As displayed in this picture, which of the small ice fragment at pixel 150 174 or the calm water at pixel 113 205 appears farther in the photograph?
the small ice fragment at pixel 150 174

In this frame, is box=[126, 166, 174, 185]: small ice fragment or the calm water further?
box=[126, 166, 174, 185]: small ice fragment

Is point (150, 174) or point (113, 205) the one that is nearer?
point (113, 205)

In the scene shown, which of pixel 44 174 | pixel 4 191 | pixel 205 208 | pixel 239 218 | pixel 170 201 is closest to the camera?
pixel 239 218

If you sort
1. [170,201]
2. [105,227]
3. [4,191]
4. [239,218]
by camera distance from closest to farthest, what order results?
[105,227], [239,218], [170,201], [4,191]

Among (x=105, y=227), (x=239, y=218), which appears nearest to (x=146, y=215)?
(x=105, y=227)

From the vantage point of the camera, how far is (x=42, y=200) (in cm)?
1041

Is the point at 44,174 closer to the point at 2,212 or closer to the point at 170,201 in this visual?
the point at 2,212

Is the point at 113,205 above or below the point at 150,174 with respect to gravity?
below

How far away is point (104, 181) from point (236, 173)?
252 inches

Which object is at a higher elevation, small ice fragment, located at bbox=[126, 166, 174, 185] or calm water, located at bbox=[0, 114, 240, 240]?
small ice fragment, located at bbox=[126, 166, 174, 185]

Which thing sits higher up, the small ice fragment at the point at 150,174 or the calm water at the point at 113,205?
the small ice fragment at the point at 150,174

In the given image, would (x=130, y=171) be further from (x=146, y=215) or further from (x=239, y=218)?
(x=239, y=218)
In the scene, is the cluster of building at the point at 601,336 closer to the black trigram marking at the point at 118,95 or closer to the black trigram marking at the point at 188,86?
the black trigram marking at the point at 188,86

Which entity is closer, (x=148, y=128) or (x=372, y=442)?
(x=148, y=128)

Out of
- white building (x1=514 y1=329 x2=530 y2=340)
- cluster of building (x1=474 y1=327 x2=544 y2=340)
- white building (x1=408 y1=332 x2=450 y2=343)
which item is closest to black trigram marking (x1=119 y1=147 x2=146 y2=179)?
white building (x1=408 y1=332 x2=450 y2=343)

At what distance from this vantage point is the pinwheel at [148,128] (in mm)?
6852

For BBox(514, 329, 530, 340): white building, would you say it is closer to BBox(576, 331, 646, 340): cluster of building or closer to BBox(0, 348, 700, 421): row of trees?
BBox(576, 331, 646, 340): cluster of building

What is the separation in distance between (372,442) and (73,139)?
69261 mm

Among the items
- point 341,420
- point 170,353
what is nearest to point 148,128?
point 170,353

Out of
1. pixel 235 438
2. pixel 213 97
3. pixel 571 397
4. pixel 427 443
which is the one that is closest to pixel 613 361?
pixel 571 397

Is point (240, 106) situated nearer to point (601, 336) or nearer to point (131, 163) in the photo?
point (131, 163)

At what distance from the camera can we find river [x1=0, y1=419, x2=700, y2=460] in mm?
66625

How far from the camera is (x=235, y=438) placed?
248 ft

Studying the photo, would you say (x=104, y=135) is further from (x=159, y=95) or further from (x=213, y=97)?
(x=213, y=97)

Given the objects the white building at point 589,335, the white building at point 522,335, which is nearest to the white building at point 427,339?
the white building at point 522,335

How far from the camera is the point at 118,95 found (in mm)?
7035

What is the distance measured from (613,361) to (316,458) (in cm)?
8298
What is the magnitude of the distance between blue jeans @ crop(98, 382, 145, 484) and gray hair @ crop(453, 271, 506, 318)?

* Short task
Reproduce the listing in full. Keep it exactly as written.

* Correct answer
As displayed in this picture, which of the small ice fragment at pixel 150 174 or the calm water at pixel 113 205 appears farther in the photograph?
the small ice fragment at pixel 150 174

In this frame, is box=[126, 166, 174, 185]: small ice fragment or the calm water further?
box=[126, 166, 174, 185]: small ice fragment

Is point (150, 174) or point (113, 205) the one that is nearer?
point (113, 205)

In the scene shown, which of pixel 44 174 | pixel 4 191 | pixel 205 208 | pixel 239 218 | pixel 170 201 is closest to the camera?
pixel 239 218

If you sort
1. [170,201]
2. [105,227]
3. [4,191]
4. [239,218]
by camera distance from closest to farthest, what order results?
[105,227], [239,218], [170,201], [4,191]

Among (x=105, y=227), (x=239, y=218), which appears nearest to (x=146, y=215)?
(x=105, y=227)

From the vantage point of the camera, how far is (x=42, y=200) (in cm)?
1041

Is the point at 44,174 closer to the point at 2,212 or closer to the point at 170,201 in this visual?
the point at 2,212

Is the point at 113,205 above or below the point at 150,174 with respect to gravity?
below

How far away is point (104, 181) from point (236, 173)?
252 inches

Which object is at a higher elevation, small ice fragment, located at bbox=[126, 166, 174, 185] or calm water, located at bbox=[0, 114, 240, 240]?
small ice fragment, located at bbox=[126, 166, 174, 185]

Which thing sits higher up, the small ice fragment at the point at 150,174 or the calm water at the point at 113,205?
the small ice fragment at the point at 150,174

In the given image, would (x=130, y=171) be further from (x=146, y=215) or further from (x=239, y=218)?
(x=239, y=218)
In the scene, is the cluster of building at the point at 601,336 closer to the black trigram marking at the point at 118,95 or closer to the black trigram marking at the point at 188,86?
the black trigram marking at the point at 188,86

Which entity is closer, (x=148, y=128) or (x=372, y=442)?
(x=148, y=128)

Out of
- white building (x1=514 y1=329 x2=530 y2=340)
- cluster of building (x1=474 y1=327 x2=544 y2=340)
- white building (x1=408 y1=332 x2=450 y2=343)
which item is closest to black trigram marking (x1=119 y1=147 x2=146 y2=179)?
white building (x1=408 y1=332 x2=450 y2=343)

At what distance from this vantage point is the pinwheel at [148,128] (in mm)?
6852

For BBox(514, 329, 530, 340): white building, would you say it is closer to BBox(576, 331, 646, 340): cluster of building or closer to BBox(0, 348, 700, 421): row of trees?
BBox(576, 331, 646, 340): cluster of building

What is the separation in distance between (372,442) and (73,139)?
69261 mm

Among the items
- point 341,420
- point 170,353
what is nearest to point 148,128?
point 170,353

Out of
1. pixel 235 438
2. pixel 213 97
3. pixel 571 397
4. pixel 427 443
which is the one that is closest to pixel 613 361?
pixel 571 397

Is point (240, 106) situated nearer to point (601, 336) or nearer to point (131, 163) in the photo?
point (131, 163)

At what distance from the camera can we find river [x1=0, y1=419, x2=700, y2=460] in mm?
66625

How far from the camera is (x=235, y=438) placed?
248 ft

Studying the photo, would you say (x=104, y=135) is further from (x=159, y=95) or further from (x=213, y=97)?
(x=213, y=97)

Given the objects the white building at point 589,335, the white building at point 522,335, which is nearest to the white building at point 427,339?
the white building at point 522,335

How far from the camera is the point at 118,95 found (in mm)?
7035

What is the distance measured from (613,361) to (316,458) (in cm)?
8298
What is the magnitude of the distance between blue jeans @ crop(98, 382, 145, 484) and gray hair @ crop(453, 271, 506, 318)?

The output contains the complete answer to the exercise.